[Task requirements]:
Copy out every one of the following rows word for word, leaving the pictures out of your answer.

[Data entries]:
═══
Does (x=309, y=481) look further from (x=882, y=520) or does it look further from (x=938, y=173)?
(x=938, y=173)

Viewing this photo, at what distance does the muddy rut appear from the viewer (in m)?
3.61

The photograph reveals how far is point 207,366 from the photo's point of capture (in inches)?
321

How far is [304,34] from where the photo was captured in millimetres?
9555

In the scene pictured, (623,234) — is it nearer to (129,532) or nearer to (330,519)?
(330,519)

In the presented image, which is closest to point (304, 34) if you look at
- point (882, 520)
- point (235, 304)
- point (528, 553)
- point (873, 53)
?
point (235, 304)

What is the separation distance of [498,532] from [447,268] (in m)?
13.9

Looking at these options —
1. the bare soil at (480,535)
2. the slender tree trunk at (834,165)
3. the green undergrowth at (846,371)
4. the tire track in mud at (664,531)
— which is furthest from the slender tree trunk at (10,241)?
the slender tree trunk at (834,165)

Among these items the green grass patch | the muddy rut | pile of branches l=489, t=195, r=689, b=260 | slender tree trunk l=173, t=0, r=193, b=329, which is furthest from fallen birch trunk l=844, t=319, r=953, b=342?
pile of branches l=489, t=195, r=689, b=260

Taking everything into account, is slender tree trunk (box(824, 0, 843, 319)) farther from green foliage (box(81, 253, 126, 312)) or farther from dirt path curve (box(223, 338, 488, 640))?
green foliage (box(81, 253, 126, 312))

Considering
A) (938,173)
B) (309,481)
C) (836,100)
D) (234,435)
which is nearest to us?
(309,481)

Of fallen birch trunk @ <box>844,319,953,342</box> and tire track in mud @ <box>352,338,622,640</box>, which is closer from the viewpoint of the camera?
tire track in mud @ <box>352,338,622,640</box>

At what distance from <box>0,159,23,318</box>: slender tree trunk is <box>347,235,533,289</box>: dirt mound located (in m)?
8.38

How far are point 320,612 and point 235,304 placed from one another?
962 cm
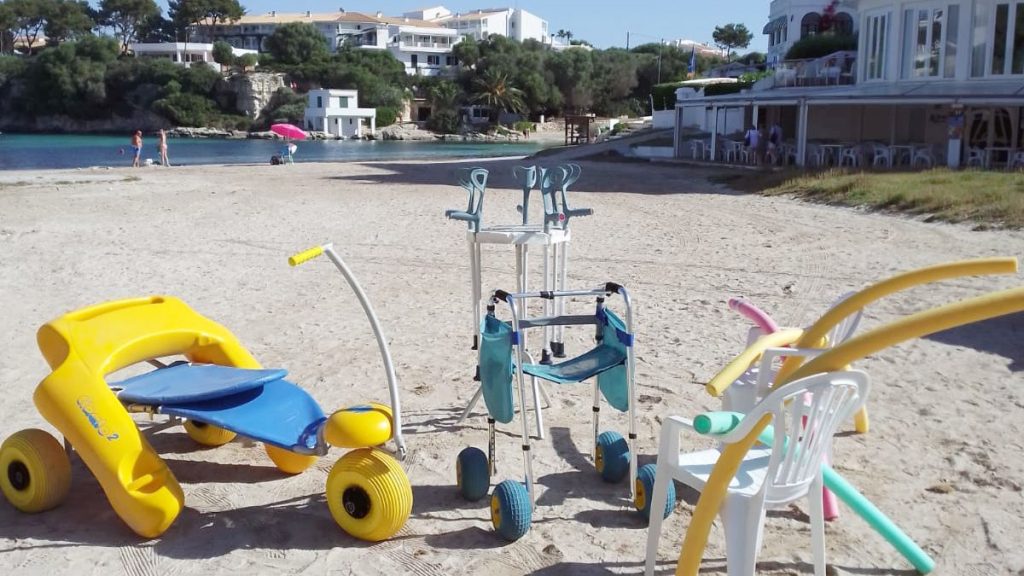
═══
[Full answer]:
Does (x=309, y=481) look further from (x=882, y=520) or does it look further from (x=938, y=173)?
(x=938, y=173)

Viewing this photo, at what distance does the muddy rut appear from the viewer (in m)?
3.61

The photograph reveals how far is point 207,366 from the photo's point of capture (in inches)?
321

How far is [304,34] from where the photo was captured in millimetres?
9555

In the scene pictured, (623,234) — is it nearer to (129,532) or nearer to (330,519)?
(330,519)

In the presented image, which is closest to point (304, 34) if you look at
- point (882, 520)
- point (235, 304)
- point (528, 553)
- point (873, 53)
?
point (235, 304)

What is the separation distance of [498,532] from [447,268] (in m)?
13.9

Looking at these options —
1. the bare soil at (480,535)
2. the slender tree trunk at (834,165)
3. the green undergrowth at (846,371)
4. the tire track in mud at (664,531)
— which is furthest from the slender tree trunk at (10,241)?
the slender tree trunk at (834,165)

Among these items the green grass patch | the muddy rut | pile of branches l=489, t=195, r=689, b=260 | slender tree trunk l=173, t=0, r=193, b=329, which is furthest from fallen birch trunk l=844, t=319, r=953, b=342?
pile of branches l=489, t=195, r=689, b=260

Taking everything into account, is slender tree trunk (box(824, 0, 843, 319)) farther from green foliage (box(81, 253, 126, 312)) or farther from dirt path curve (box(223, 338, 488, 640))?
green foliage (box(81, 253, 126, 312))

Considering
A) (938,173)
B) (309,481)
C) (836,100)
D) (234,435)
which is nearest to us?
(309,481)

Of fallen birch trunk @ <box>844,319,953,342</box> and tire track in mud @ <box>352,338,622,640</box>, which is closer from the viewpoint of the camera?
tire track in mud @ <box>352,338,622,640</box>

At what distance from <box>0,159,23,318</box>: slender tree trunk is <box>347,235,533,289</box>: dirt mound located (in m)?
8.38

How far are point 320,612 and point 235,304 placed from one another?
962 cm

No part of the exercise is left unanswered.